==== EXCERPT TO READ ====

In the film’s funniest and perhaps most perceptive moments, Bob comes to the realization that one person continues to dominate his thought patterns: giving himself a pep talk, outlining an immediate course of action to forget her, he does precisely the opposite. These scenes, in which he talks to himself alone, provide a kind of verbal slapstick, suggesting a reflexivity on the protagonist’s part that is absent when other characters enter the picture. Indeed, Brooks plays the guy you don’t want to be: the kind of smarmy, self-centered neurotic who is eternally unaware of just how much his social conditioning empowers him and his self-preservationism in relation to (and at the expense of) any long-suffering partner.  

In this sense, Bob’s profession takes on metaphoric meanings. Brooks spends a significant amount of time inside the post-production suites at American International Pictures, and it becomes clear that his protagonist’s need to control, to impose the subtlest kind of authorship—even ownership—onto the film at hand also informs his approach to women. Out of sight but not quite out of mind, Mary may as well be the inanimate, interchangeable strips of film that Bob cuts up and re-edits with unthinking precision. Similarly, when Bob works with Foley artists to re-dub the sound of footprints in a particular scene of the Kennedy movie, his childlike investment in the job—as if it’s the only thing in the world that matters—suggests a shortsighted juvenility, which is later echoed when, reunited with Mary, he gets carried away by the moment: “This part is perfect isn’t it? Well, we can work at everything else.” 

Modern Romance is a film about jealousy, and about the poisonous mechanisms by which it finds expression. Worrying about Mary when she disappears at a house party with two other guys, Bob mistakes his own misogyny for concern: that ingrained assumption that he is all men and all men are him, and that women don’t have much of a say in what they want or do—objects to be stolen, preyed upon, poached. Brooks doesn’t shy away from the fact his character is a shit, but the portrait of his grief, paranoia, and the nature of a romantic rebound is effectively painful nevertheless. The director himself is a suffocating onscreen presence, from the way his character looks at Mary to the way he naturally speaks: Brooks talks from the back of his mouth rather than from the tongue—a kind of negative energy source, a hole that sucks the dryness from a room. It’s very claustrophobic.

==== RECORDS SHOWN ====

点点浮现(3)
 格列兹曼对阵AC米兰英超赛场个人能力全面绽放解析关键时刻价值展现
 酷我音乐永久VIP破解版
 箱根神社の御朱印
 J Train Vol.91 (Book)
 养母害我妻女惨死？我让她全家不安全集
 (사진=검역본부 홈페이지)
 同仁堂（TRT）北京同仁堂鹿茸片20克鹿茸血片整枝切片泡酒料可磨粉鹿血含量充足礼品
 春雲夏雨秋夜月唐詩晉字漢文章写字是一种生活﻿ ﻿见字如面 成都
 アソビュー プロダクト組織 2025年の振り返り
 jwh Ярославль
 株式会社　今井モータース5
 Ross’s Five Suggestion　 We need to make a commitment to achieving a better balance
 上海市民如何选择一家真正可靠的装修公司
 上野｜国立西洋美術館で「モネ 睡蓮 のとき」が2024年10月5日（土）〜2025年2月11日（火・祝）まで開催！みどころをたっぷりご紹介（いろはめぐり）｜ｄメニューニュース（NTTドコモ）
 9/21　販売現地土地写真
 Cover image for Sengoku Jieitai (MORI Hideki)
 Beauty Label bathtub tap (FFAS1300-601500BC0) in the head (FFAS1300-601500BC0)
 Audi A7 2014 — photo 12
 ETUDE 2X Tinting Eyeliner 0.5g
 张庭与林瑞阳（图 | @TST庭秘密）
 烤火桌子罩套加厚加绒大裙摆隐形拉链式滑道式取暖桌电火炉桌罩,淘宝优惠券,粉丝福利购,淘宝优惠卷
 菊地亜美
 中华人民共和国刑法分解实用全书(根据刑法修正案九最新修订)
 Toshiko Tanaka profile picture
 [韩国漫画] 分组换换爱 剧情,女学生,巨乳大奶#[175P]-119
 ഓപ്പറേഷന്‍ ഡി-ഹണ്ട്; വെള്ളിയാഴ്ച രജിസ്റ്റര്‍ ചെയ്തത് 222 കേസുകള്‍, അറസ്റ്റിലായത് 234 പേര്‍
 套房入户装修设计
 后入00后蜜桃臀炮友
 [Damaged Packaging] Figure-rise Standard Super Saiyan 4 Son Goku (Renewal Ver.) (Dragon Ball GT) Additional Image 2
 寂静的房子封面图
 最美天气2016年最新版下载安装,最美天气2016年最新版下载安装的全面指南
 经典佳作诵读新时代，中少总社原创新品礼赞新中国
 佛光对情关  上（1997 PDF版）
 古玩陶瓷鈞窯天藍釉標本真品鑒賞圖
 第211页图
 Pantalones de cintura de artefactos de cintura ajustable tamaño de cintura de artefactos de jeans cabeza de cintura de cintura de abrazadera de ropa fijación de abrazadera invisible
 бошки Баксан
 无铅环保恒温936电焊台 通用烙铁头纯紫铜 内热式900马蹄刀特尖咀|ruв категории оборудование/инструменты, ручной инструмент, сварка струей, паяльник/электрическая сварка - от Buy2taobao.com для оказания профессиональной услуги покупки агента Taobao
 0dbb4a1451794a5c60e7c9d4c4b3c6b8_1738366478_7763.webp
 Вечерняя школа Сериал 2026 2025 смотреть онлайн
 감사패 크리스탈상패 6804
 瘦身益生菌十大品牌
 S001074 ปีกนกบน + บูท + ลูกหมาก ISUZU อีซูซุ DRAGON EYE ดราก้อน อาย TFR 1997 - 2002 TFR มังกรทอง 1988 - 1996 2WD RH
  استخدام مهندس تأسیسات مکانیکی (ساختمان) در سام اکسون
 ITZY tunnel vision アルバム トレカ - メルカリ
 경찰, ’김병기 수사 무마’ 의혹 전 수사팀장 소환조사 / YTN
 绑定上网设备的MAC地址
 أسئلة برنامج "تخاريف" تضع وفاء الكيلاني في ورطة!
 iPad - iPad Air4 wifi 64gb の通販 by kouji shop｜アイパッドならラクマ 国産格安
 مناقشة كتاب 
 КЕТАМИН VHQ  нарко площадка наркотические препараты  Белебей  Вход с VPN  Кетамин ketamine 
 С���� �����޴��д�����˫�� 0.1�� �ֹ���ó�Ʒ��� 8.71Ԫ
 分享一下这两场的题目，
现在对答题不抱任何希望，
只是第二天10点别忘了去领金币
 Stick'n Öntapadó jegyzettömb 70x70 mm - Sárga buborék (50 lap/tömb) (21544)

====

:: REQUIRED WORK ::
a – According to the Modern Romance review, where does Brooks spend a significant amount of time in the film?
b – Please extract the passage of the Modern Romance review between "Modern Romance is" and "It’s very claustrophobic.", inclusive.

:: OUTPUTS BY TASK ::
a – Inside the post-production suites at American International Pictures.

b –
Modern Romance is a film about jealousy, and about the poisonous mechanisms by which it finds expression. Worrying about Mary when she disappears at a house party with two other guys, Bob mistakes his own misogyny for concern: that ingrained assumption that he is all men and all men are him, and that women don’t have much of a say in what they want or do—objects to be stolen, preyed upon, poached. Brooks doesn’t shy away from the fact his character is a shit, but the portrait of his grief, paranoia, and the nature of a romantic rebound is effectively painful nevertheless. The director himself is a suffocating onscreen presence, from the way his character looks at Mary to the way he naturally speaks: Brooks talks from the back of his mouth rather than from the tongue—a kind of negative energy source, a hole that sucks the dryness from a room. It’s very claustrophobic.